For info, I came into this by using the ArrangeColumn feature of csv.vim (https://github.com/chrisbra/csv.vim#arrangecolumn).

Hmm, headers are indeed a special case. It does not seem controversial to trim those.

Do you think the performance of calling Decode.map String.trim Decode.string is not far away from handling the case on the parser (I have not checked the code)?

I am not concerned over performance right now—let's make it right, then make it fast.

My bigger point here is that I do not want to make trimmed strings the default. CSV is mostly an interchange format, in my experience. Most of the time when I've dealt with CSVs the source of data has actually been a database or a spreadsheet, and CSV is just a convenient plain-text export from those programs. If I ever have to edit a CSV, I open it up in Numbers/Sheets/Excel, make my changes, then re-export to CSV.

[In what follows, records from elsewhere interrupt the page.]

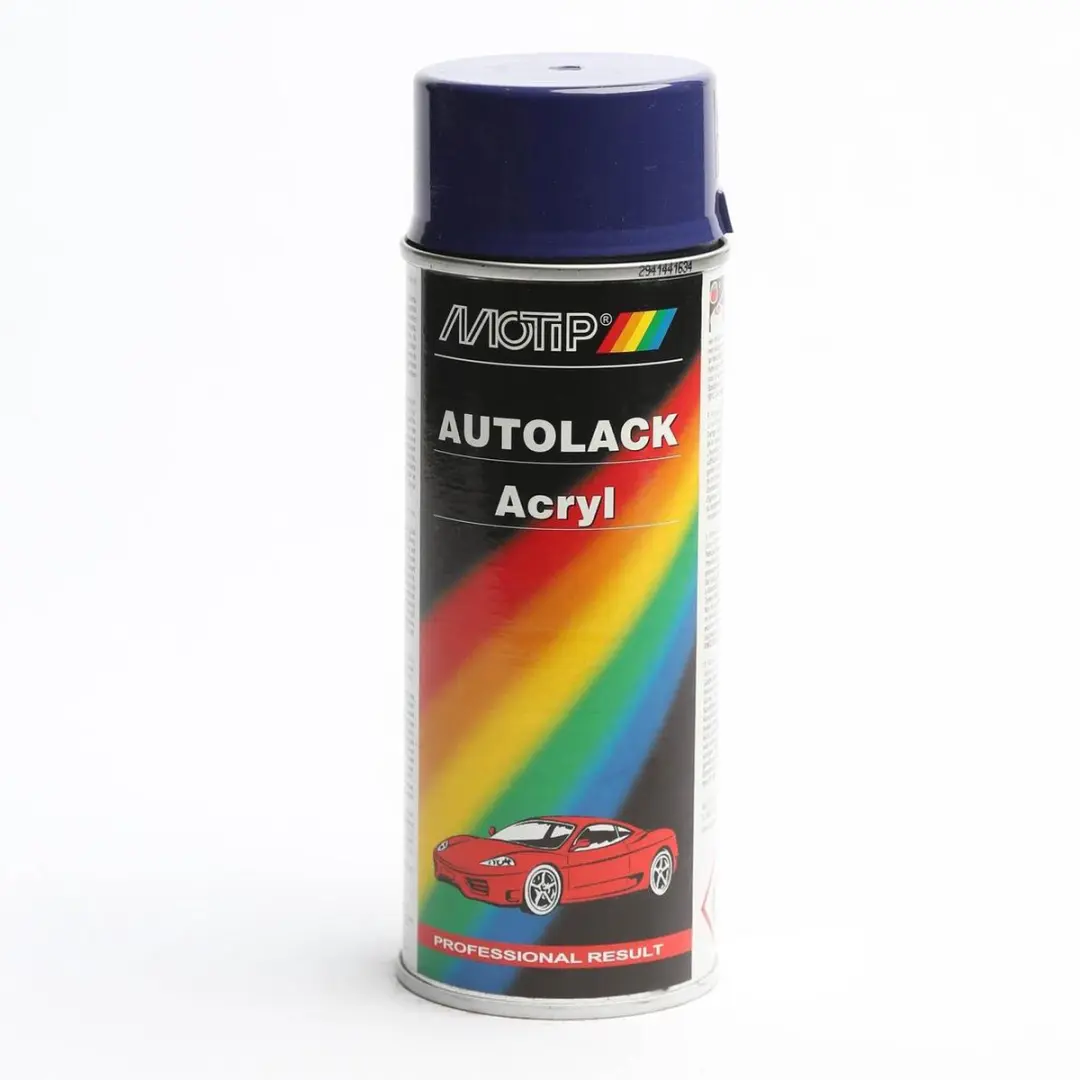 Motip Autolak Blauw 400ml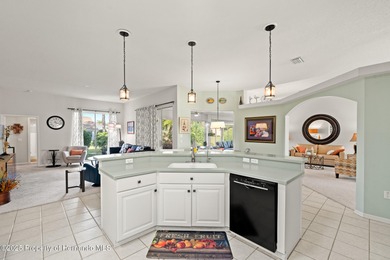 Experience luxury living in the highly sought-after, 55+ gated on Heritage Pines Country Club in Florida - for sale on GolfHomes.com, golf home, golf lot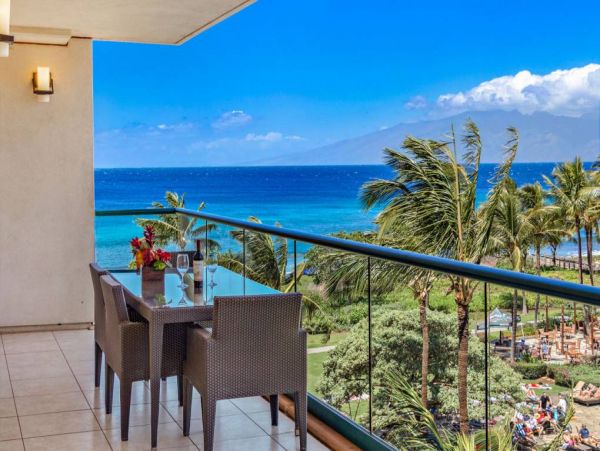 Ocean View Five Bedroom Vacation Rental in Kaanapali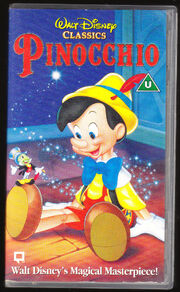 Pinocchio (UK VHS 1995)
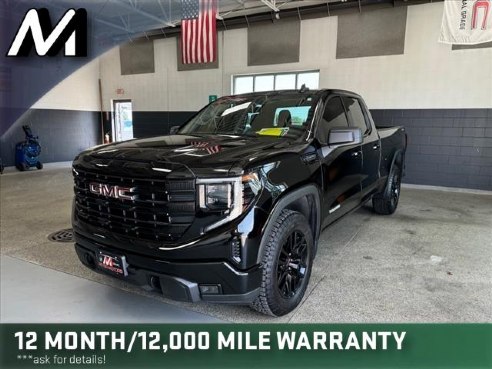 2023 GMC Sierra 1500 Elevation Black, Plymouth, WI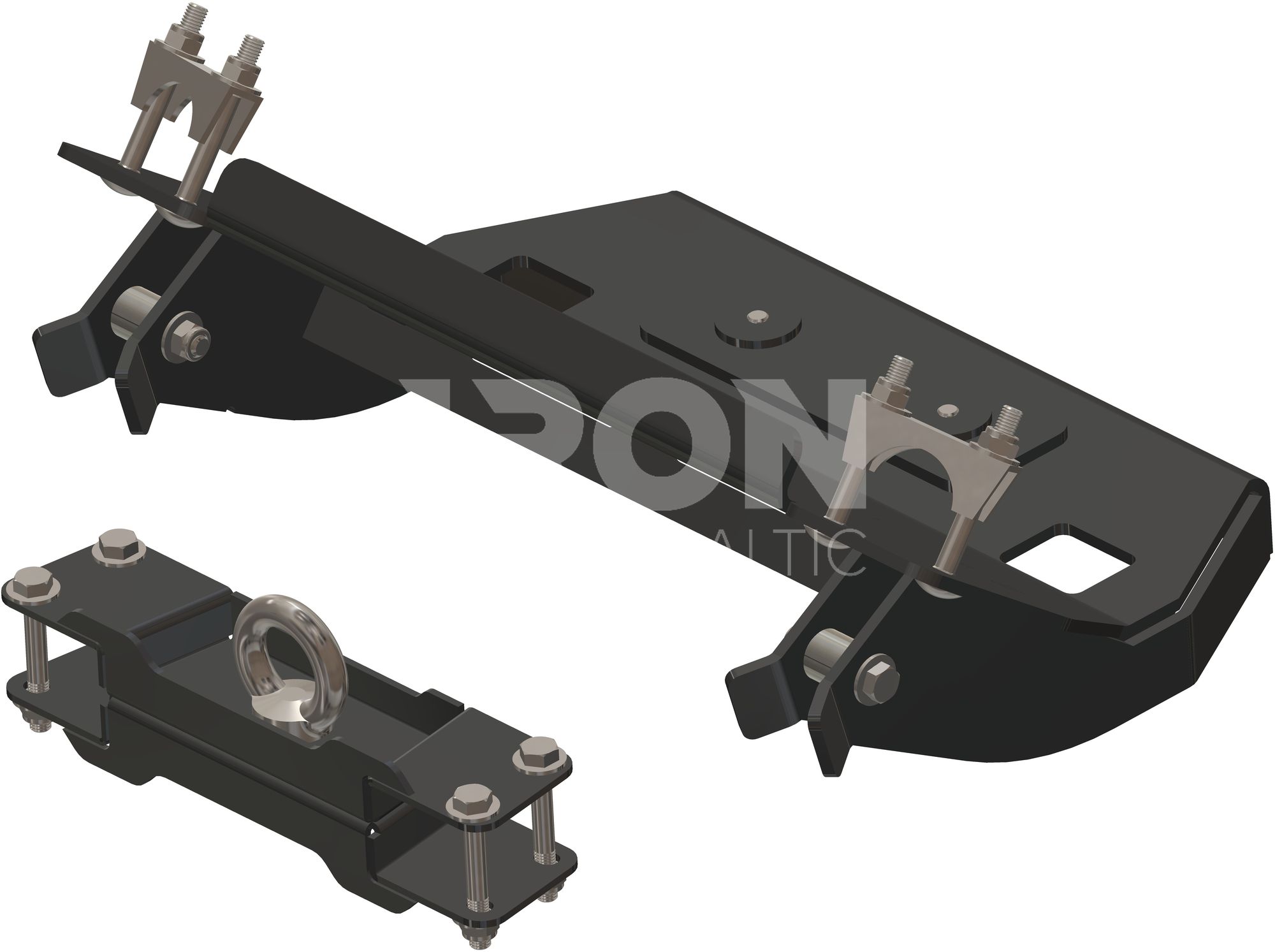 Front-mount adapter Linhai LandForce 550L/650L/650L PRO (2025+)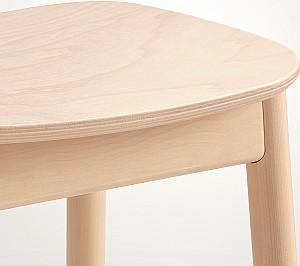 Set de masa si scaune IKEA Ronninge 75x75x105 (2+1) Mesteacan (Bej)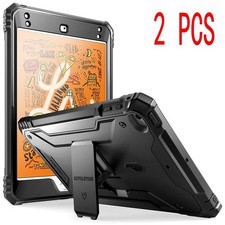 2 Poetic For Apple iPad Mini 5 Case Dual Layer Heavy Duty Shockproof Cover Black picture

I perceive tools like XSV and ArrangeColumn to be more about understanding some data you've just been handed, instead of ways to do long-term maintenance of CSV-formatted data. Maybe that's wrong! But I would want to see a couple real-world workflows that depend on insignificant whitespace before I'd change the default here.

I do want to thank you for your points about numbers and headers, though. Those are nice quality-of-life improvements that will make the library more durable to unexpected input and can go in right away. If you'd like to try your hand at adding them, I'd welcome the PRs! (You probably just need to add a String.trim in int, float, and getFieldNames)

I agree with all your points. Indeed, I am using ArrangeColumn for displaying a simple and short CSV file that I use for a really small personal project. I would not imagine manipulating a big/production CSV file in vim with ArrangeColumn either.

For the two other points, I would be glad to make a PR. It should be quite straightforward.